Introductie Natuur in Weert en omgeving.
Op onderstaande tabel zie je een overzicht van de door mij bezochte natuurgebieden. Deze kun je aanklikken.
Woorden in de berichten die rood gekleurd zijn, verwijzen naar een onderwerp. Als je daar op klikt kom je in dat bericht terecht. Door links bovenaan het scherm op het pijltje te klikken, ga je weer terug naar het vorige bericht.

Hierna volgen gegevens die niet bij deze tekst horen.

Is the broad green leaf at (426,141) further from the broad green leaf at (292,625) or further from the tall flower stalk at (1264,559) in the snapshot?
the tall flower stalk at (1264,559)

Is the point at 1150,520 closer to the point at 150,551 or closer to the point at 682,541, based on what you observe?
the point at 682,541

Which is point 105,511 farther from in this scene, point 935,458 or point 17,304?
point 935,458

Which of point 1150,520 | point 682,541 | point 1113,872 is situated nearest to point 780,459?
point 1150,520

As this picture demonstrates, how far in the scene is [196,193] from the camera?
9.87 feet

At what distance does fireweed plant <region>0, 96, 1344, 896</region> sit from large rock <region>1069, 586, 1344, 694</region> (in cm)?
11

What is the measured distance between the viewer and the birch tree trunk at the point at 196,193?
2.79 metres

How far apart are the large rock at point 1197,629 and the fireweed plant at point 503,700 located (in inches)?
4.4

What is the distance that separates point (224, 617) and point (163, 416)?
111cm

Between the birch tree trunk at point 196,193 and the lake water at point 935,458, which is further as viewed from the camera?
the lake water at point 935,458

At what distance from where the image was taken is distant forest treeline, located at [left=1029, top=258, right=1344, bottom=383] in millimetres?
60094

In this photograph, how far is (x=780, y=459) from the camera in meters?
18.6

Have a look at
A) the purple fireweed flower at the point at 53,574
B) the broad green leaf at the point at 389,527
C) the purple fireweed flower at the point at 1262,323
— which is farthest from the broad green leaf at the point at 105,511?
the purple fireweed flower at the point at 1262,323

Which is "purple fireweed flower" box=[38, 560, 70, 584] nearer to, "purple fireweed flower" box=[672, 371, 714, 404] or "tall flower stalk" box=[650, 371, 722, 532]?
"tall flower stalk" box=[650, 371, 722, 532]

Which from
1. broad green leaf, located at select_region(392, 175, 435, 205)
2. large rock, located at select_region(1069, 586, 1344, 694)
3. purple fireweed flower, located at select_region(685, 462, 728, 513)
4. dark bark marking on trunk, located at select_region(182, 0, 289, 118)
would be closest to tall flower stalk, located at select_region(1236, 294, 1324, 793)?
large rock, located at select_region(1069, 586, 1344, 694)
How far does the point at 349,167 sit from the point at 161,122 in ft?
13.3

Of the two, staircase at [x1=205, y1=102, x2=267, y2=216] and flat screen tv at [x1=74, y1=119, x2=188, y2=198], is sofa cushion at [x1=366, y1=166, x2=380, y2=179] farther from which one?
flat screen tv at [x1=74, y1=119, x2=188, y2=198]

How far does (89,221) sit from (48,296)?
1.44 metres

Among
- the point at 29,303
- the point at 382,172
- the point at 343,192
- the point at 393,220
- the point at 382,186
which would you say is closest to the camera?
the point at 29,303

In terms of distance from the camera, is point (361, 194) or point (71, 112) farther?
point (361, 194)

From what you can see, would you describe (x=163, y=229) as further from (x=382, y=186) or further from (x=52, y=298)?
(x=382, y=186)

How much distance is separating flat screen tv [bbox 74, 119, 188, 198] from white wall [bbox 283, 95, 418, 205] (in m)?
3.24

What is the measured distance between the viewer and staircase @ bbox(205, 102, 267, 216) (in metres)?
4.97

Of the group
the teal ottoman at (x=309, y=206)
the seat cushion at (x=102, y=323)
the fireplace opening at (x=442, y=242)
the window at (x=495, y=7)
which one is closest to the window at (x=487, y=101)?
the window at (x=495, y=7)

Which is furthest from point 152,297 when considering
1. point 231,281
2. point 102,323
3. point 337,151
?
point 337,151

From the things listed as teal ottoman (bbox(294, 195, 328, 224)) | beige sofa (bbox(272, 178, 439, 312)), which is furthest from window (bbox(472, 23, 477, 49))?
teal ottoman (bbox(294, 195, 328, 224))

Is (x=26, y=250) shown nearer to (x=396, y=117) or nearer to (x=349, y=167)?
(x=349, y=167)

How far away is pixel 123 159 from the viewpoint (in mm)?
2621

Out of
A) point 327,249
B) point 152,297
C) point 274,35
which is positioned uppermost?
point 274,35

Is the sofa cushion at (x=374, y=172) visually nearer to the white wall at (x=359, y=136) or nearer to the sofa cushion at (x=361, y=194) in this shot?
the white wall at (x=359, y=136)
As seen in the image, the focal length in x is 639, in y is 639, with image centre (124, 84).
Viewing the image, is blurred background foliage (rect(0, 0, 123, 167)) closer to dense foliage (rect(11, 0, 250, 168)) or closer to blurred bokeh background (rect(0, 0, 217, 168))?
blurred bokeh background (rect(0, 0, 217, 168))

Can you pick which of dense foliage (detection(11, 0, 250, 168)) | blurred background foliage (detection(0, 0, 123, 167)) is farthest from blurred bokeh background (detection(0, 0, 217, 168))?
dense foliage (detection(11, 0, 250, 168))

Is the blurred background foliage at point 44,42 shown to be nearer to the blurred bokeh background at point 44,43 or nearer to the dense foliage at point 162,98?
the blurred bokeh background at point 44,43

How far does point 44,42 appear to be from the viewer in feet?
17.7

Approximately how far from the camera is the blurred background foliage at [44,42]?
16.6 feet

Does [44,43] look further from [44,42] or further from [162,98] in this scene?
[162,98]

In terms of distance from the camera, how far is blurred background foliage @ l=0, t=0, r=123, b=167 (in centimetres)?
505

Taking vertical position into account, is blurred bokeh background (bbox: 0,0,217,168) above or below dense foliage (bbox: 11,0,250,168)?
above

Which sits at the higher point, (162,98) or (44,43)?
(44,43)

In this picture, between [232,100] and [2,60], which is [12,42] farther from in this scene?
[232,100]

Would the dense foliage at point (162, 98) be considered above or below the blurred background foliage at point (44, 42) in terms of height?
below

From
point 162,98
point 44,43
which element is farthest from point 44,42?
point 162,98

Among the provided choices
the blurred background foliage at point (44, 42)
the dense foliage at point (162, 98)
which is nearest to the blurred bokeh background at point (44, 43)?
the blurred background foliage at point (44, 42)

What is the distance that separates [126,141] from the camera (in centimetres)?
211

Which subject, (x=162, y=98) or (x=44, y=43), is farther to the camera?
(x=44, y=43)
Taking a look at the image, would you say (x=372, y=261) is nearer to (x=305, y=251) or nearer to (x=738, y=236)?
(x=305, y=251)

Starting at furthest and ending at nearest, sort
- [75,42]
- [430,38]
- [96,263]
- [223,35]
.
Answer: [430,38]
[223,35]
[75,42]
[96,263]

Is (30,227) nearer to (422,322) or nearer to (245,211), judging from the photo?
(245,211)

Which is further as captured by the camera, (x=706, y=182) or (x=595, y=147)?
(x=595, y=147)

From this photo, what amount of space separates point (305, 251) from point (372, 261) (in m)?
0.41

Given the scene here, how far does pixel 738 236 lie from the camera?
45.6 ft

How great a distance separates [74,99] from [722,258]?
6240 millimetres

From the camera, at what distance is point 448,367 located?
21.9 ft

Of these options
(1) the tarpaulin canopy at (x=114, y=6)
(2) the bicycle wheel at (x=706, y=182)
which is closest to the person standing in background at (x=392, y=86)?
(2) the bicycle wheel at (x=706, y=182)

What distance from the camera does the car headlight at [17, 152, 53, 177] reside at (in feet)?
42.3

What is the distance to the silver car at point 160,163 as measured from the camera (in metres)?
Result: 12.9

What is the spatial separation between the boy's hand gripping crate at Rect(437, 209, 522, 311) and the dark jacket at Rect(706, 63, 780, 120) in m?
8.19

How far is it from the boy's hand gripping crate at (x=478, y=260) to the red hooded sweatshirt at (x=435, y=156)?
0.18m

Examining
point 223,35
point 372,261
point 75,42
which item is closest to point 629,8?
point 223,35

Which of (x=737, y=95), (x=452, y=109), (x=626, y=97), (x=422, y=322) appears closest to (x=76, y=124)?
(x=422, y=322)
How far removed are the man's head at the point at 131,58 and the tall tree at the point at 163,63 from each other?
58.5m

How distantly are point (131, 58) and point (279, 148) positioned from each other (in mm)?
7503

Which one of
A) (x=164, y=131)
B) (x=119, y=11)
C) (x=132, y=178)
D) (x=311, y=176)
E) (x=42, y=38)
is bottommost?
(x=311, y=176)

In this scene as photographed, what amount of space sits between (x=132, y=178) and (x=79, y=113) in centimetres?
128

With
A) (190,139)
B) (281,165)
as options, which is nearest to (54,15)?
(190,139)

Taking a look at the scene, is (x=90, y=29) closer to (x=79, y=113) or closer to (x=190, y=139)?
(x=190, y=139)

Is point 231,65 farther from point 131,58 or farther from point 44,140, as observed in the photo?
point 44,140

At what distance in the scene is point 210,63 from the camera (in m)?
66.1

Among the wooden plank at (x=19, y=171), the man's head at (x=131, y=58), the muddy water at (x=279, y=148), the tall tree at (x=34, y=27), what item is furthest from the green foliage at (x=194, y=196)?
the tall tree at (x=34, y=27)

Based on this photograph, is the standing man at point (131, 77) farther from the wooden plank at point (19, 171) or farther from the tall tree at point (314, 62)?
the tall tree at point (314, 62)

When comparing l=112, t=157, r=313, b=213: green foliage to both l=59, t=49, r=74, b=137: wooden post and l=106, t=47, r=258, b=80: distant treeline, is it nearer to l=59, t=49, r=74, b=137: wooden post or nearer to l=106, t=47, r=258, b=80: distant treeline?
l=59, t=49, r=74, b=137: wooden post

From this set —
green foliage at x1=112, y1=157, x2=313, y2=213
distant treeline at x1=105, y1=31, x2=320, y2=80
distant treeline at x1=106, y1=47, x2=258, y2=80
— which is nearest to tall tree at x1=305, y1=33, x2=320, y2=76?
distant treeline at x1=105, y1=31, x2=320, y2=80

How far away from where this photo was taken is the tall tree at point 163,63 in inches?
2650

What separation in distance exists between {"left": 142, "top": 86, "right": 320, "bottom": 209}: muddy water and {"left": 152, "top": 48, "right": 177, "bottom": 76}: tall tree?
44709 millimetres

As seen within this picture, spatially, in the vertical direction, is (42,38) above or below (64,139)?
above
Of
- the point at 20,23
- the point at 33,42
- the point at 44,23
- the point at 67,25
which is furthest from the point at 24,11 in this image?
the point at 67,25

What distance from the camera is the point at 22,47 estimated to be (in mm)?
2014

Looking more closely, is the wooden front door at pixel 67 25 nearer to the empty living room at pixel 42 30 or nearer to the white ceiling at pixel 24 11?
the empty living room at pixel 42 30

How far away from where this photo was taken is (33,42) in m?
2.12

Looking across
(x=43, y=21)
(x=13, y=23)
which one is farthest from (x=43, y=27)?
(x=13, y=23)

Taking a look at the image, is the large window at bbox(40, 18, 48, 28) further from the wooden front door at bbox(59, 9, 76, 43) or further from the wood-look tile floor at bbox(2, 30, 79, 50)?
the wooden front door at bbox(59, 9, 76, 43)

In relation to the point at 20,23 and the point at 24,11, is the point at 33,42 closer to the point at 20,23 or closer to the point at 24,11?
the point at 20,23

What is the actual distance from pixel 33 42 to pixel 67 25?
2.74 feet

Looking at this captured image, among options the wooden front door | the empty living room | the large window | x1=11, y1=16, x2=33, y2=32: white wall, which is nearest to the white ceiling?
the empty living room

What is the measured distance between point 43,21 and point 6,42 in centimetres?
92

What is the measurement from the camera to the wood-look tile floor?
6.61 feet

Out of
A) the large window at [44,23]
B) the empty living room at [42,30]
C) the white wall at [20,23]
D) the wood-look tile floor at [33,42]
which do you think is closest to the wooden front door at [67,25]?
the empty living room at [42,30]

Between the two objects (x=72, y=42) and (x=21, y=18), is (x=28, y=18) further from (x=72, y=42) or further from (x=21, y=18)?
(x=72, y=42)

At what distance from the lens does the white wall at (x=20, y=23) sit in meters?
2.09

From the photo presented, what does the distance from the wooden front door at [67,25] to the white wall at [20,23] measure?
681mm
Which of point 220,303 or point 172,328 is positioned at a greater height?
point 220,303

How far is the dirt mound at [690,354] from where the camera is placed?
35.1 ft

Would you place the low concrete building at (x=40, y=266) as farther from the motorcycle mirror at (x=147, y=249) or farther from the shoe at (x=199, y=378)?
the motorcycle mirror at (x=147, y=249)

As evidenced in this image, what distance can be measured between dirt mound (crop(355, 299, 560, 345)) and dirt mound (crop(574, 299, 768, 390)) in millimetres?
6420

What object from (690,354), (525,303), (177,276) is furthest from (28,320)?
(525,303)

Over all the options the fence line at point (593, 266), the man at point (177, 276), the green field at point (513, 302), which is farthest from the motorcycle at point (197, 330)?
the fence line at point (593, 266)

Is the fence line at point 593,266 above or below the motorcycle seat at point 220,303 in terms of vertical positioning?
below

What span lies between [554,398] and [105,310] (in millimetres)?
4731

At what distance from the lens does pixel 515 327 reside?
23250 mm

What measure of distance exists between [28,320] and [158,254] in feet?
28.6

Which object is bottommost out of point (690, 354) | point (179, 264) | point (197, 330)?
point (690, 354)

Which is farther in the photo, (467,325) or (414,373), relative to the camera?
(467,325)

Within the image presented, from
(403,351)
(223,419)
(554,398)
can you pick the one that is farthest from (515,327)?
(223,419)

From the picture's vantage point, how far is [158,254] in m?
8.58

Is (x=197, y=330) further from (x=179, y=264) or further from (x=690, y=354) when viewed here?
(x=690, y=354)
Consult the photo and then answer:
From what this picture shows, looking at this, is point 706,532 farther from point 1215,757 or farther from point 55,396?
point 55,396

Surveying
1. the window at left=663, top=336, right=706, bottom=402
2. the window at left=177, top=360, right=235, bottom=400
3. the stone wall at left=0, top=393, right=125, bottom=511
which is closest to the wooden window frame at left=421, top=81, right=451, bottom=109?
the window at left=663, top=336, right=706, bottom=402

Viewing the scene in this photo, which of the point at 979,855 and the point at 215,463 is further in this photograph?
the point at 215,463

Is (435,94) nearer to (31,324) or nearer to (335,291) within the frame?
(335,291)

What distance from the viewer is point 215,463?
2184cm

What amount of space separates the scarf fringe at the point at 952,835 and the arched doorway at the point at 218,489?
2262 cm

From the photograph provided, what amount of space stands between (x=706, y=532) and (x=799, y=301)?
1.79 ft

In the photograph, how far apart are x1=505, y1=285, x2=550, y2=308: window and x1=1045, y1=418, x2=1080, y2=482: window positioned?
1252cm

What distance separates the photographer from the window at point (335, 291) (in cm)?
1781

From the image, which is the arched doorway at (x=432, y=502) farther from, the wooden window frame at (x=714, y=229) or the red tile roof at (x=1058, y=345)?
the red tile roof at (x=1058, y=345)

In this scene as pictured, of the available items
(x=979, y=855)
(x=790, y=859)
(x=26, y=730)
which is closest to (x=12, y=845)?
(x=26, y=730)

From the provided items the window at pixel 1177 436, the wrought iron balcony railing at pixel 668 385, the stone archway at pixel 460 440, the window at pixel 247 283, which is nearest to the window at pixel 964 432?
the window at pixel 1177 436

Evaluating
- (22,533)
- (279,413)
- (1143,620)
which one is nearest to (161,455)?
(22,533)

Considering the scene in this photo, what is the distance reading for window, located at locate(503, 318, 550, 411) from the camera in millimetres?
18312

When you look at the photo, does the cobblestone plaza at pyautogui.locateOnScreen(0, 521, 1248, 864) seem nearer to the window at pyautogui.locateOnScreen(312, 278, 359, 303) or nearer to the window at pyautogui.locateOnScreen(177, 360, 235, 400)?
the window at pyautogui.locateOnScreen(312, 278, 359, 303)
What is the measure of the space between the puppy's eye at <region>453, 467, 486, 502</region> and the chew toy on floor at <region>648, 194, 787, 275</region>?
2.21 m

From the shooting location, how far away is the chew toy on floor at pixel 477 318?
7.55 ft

"De huidige gemeente Weert en omgeving was in oude tijden voor ¾ omringd door woeste gronden, plassen en moerasgebieden. Het "eiland van Weert" kon toen ook alleen maar bereikt worden via hoger gelegen zandruggen (een overblijfsel uit de ijstijd), die in de moerassige gebieden lagen." (Bron: Stan Smeets, in "Andermaal Altweert").
Volledige tekst >>

Select language

Volgers


Posts tonen met het label oranjetipje. Alle posts tonen
Posts tonen met het label oranjetipje. Alle posts tonen

donderdag 25 juni 2015

Allemaal beestjes#2

Vandaag weer een post waarin ik een aantal insecten laat zien, waar ik de afgelopen tijd een foto van heb kunnen maken. In tegenstelling tot veel andere bloggers, wil ik per post meer dan één soort tonen, zodat je slechts 1 of 2 foto's van elke soort te zien krijgt. Voorzien met de nodige informatie uiteraard.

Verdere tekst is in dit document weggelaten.